The new policy was in response to
growing hostility to the strikes, especially in Pakistan, where several hundred
civilians are believed to have been killed by US military action. It is, after
all, quite difficult to persuade people that you're trying to help them
confront a terrorist threat if you end up killing them in the process.
So it is totally baffling that
the "near certainty" principle apparently doesn't apply in Syria or
Iraq, where US air strikes are now targetting Islamic State fighters. According
to the American investigative reporter Michael Isikoff, reporting for Yahoo
News, "a White House statement … confirming the looser policy came in
response to questions about reports that as many as a dozen civilians,
including women and young children, were killed when a Tomahawk missile struck
the village of Kafr Daryan in Syria's Idlib province on the morning of Sept.
23."
So how does the White House
justify its casual acceptance that civilians in Syria and Iraq are likely to be
killed by US missiles? Ah, the "near certainty" principle applies
only "outside areas of active hostilities", says a spokeswoman for
the National Security Council. And that's not the situation in Syria or Iraq,
obviously.
So that's all right, then. Which,
of course, it isn't. I can think of no policy more likely to achieve the
precise opposite of what's intended than one which blithely accepts that
innocent civilians will be killed. As a recruitment tool for IS (also known as
ISIS or ISIL), it's hard to think of a more effective weapon.
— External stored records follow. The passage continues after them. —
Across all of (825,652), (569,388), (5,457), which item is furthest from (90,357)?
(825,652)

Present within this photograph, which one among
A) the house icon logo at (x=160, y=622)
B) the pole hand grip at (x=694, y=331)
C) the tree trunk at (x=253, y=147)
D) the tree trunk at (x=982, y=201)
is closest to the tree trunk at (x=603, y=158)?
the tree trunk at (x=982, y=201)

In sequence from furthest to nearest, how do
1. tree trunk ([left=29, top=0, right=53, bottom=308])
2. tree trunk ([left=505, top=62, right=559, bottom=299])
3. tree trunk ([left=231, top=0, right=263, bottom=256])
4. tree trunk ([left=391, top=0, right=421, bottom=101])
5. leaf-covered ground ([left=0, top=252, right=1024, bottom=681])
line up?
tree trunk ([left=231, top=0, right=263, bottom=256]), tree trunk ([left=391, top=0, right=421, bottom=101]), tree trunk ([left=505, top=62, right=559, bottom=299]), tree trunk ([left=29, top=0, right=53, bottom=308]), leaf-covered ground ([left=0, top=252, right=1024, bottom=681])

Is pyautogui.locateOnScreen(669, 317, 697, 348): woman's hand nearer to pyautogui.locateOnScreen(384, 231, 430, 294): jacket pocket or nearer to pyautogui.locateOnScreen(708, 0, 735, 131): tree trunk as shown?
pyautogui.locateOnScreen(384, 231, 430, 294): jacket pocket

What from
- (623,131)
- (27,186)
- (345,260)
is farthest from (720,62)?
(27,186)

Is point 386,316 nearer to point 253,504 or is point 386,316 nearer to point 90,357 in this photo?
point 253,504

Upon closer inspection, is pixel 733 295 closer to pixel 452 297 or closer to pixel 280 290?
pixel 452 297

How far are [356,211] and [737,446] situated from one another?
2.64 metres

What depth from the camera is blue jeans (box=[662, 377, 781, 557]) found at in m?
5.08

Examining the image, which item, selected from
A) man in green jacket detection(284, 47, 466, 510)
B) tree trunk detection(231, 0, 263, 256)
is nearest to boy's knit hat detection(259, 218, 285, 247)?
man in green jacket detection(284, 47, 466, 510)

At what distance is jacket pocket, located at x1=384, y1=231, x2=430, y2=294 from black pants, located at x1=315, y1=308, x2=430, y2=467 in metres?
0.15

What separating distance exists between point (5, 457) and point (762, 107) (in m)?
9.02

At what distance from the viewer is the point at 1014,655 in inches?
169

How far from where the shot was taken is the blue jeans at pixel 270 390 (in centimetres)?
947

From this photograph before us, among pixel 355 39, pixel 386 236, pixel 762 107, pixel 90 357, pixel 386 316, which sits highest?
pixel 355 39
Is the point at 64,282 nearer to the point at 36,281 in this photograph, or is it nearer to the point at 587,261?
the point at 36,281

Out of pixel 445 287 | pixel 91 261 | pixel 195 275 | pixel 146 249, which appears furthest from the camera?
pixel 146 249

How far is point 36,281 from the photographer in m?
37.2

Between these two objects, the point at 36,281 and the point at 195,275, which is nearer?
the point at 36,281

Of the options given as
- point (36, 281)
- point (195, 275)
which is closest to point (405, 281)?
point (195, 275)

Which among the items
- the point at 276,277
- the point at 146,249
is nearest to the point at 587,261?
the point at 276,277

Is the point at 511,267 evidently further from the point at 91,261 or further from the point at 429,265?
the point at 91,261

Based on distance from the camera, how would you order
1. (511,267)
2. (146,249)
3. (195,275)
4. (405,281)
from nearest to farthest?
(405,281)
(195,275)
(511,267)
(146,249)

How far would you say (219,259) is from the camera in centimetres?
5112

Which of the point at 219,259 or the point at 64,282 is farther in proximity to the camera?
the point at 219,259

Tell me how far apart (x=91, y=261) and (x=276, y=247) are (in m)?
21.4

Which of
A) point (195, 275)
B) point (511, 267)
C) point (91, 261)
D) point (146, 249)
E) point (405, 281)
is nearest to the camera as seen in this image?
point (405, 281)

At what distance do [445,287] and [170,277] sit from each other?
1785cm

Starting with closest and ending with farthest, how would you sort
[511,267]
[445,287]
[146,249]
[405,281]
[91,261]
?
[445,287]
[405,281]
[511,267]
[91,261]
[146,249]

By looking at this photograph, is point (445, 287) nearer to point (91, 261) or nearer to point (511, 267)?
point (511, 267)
I seem to recall that the Obama
administration was "appalled" by civilian casualties during the most
recent Israeli military action in Gaza -- "totally unacceptable and
totally indefensible" was how it described an Israeli strike on a UN
school being used as a shelter for civilians. I don't say it was wrong to speak
out then; I do say it is wrong now to lower the bar for authorising air strikes
against IS.
But let's be absolutely clear: IS
do need to be confronted and defeated. The argument is not about the goal, but about
the means. A horrific UN report published yesterday accused the group of
carrying out mass executions, abducting women and
girls as sex slaves, and using child soldiers in what it said may amount to
systematic war crimes.
According to the UN High Commissioner
for Human Rights, Zeid Ra'ad al Hussein: "The array of violations and
abuses perpetrated by ISIL and associated armed groups is staggering, and many
of their acts may amount to war crimes or crimes against humanity."
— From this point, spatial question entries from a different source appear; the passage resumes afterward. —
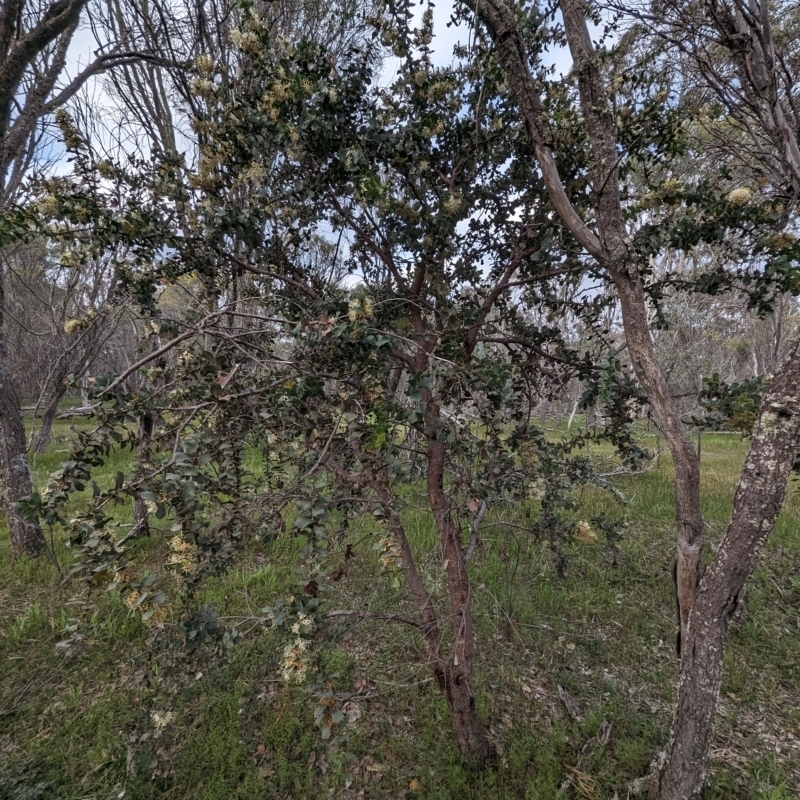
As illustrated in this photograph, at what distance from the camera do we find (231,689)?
8.03ft

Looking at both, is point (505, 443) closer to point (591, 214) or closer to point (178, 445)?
point (591, 214)

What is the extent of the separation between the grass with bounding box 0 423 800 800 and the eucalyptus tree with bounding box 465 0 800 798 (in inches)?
27.3

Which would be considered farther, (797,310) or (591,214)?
(797,310)

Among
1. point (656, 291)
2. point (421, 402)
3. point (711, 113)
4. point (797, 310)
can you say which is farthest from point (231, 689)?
point (797, 310)

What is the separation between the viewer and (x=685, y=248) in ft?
5.23

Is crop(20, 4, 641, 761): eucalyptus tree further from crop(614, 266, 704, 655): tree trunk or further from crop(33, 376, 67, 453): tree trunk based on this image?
crop(33, 376, 67, 453): tree trunk

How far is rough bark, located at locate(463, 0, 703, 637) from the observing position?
1.45m

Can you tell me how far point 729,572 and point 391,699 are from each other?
78.3 inches

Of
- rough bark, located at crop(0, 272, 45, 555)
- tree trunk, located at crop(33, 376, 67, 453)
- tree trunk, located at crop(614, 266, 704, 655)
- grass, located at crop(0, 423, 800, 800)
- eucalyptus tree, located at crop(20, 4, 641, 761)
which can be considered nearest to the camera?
eucalyptus tree, located at crop(20, 4, 641, 761)

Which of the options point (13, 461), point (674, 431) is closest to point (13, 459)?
point (13, 461)

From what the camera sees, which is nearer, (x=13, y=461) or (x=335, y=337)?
(x=335, y=337)

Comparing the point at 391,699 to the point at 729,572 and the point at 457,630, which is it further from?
the point at 729,572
So instead of air strikes aimed
at solitary military vehicles trundling through the desert, or apartment blocks
where IS leaders may or may not be sheltering, perhaps there's another way. A
way that would mean turning our attention back to Syria, which is where IS is
based, where it is strongest, and where it has greatest freedom of action.
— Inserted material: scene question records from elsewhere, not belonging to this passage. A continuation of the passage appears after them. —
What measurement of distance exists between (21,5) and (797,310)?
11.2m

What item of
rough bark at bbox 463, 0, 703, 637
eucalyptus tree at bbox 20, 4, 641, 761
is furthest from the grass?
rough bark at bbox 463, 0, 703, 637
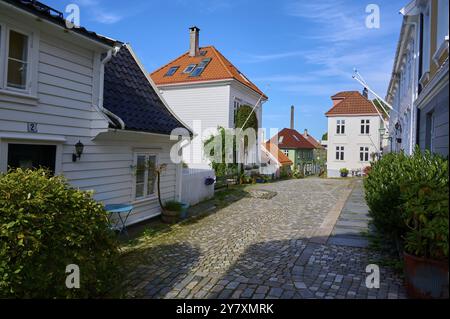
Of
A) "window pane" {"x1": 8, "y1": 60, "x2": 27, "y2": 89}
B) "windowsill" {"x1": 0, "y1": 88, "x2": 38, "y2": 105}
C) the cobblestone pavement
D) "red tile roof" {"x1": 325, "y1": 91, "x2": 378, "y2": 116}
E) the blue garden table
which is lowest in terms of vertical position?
the cobblestone pavement

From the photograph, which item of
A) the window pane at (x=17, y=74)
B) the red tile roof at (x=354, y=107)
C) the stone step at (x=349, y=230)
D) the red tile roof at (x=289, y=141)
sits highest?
the red tile roof at (x=354, y=107)

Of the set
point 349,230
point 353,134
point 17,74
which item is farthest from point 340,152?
point 17,74

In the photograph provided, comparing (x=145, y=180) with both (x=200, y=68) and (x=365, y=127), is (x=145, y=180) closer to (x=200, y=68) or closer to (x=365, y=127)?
(x=200, y=68)

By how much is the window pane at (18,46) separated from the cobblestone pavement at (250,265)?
13.9 feet

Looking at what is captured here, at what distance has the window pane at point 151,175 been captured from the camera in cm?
965

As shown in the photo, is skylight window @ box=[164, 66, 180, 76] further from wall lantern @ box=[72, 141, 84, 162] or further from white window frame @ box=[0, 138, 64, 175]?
white window frame @ box=[0, 138, 64, 175]

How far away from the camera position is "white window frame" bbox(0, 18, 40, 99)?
5.50 m


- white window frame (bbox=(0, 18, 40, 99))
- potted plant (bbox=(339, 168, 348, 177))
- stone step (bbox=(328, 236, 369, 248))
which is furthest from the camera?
potted plant (bbox=(339, 168, 348, 177))

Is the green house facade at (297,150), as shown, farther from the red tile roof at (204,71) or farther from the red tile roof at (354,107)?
the red tile roof at (204,71)

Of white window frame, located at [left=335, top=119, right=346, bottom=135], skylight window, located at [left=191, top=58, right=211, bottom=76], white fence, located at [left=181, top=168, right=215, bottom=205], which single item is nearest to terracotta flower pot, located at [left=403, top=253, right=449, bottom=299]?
white fence, located at [left=181, top=168, right=215, bottom=205]

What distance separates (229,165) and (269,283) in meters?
16.0

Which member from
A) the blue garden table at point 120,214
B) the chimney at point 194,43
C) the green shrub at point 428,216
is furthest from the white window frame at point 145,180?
the chimney at point 194,43

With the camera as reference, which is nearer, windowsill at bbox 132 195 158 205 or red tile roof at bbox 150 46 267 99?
→ windowsill at bbox 132 195 158 205

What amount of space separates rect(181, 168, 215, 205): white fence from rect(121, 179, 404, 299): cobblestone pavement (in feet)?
8.21
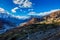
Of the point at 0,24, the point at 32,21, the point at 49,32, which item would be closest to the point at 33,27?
the point at 32,21

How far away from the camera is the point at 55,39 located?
10461mm

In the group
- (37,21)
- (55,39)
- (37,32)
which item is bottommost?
(55,39)

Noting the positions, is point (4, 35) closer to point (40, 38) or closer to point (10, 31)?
point (10, 31)

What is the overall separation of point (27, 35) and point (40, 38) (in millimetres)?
1063

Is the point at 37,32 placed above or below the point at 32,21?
below

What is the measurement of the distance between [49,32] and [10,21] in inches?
142

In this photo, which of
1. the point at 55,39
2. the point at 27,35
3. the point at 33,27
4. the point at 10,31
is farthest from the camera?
the point at 10,31

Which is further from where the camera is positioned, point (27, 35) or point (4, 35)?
point (4, 35)

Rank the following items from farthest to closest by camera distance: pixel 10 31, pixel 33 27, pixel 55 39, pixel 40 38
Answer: pixel 10 31 → pixel 33 27 → pixel 40 38 → pixel 55 39

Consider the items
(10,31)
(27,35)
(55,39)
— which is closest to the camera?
(55,39)

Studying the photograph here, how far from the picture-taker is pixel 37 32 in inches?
483

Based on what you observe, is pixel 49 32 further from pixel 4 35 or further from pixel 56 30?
pixel 4 35

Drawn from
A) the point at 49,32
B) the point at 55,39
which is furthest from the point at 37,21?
the point at 55,39

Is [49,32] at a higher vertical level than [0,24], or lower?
lower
In a fascinating recent article
for the New York Review of Books, two former senior US National Security
Council officials, Steven Simon and Jonathan Stevenson, sketched out a very
different approach, starting from the premise that the best way to defeat IS is
to change the balance of forces on the ground in Syria.
"The Syrian state has
already effectively collapsed," they wrote. "The country has split
into pieces, is stuck in a civil war now in its fourth year, and is
experiencing one of the largest humanitarian crises since World War II, with
almost 200,000 dead, over 3 million refugees, and 6.5 million internally
displaced people. Continued intense fighting will only amplify the havoc wreaked
by ISIS and other jihadist groups."
What they propose is that the UN
tries to encourage locally-negotiated truces between government and rebel
forces -- they say many unofficial truces are already in place, in and around
cities like Damascus, Homs and Hama. "The most realistic short-term policy
goal in Syria is to find ways to limit the areas of the country in direct
conflict, with the aim of both containing extremist violence and significantly
reducing the number of non-combatant deaths.
"This goal is not as
far-fetched as it sounds, and there is already a basis for pursuing it: through
a series of local cease-fires that could, if properly implemented and enforced,
provide a path toward stability in several regions of the country, even as
conflict continues elsewhere."
It would mean acknowledging an
uncomfortable new reality: that the alliance of Western and Arab forces
confronting IS are now on the same side as President Assad. It may be only
temporary, and it can probably never be openly admitted, but there are some
signs that both sides understand that IS pose a greater threat to each of them
than they do to each other.
Peace, like democracy, cannot be
imposed from above, or from outside. But if the two sides in Syria's civil war
can agree to at least a few temporary local truces, they may be better able to
turn their attention to IS. That's certainly what would be in their best
interests, and in the interests of their foreign backers, whether Iran, Saudi
Arabia, Qatar or Turkey.
It is local people who will
defeat IS, both in Syria and in Iraq. Yes, foreign powers can help, by training
them and arming them. But not by bombing them and their families.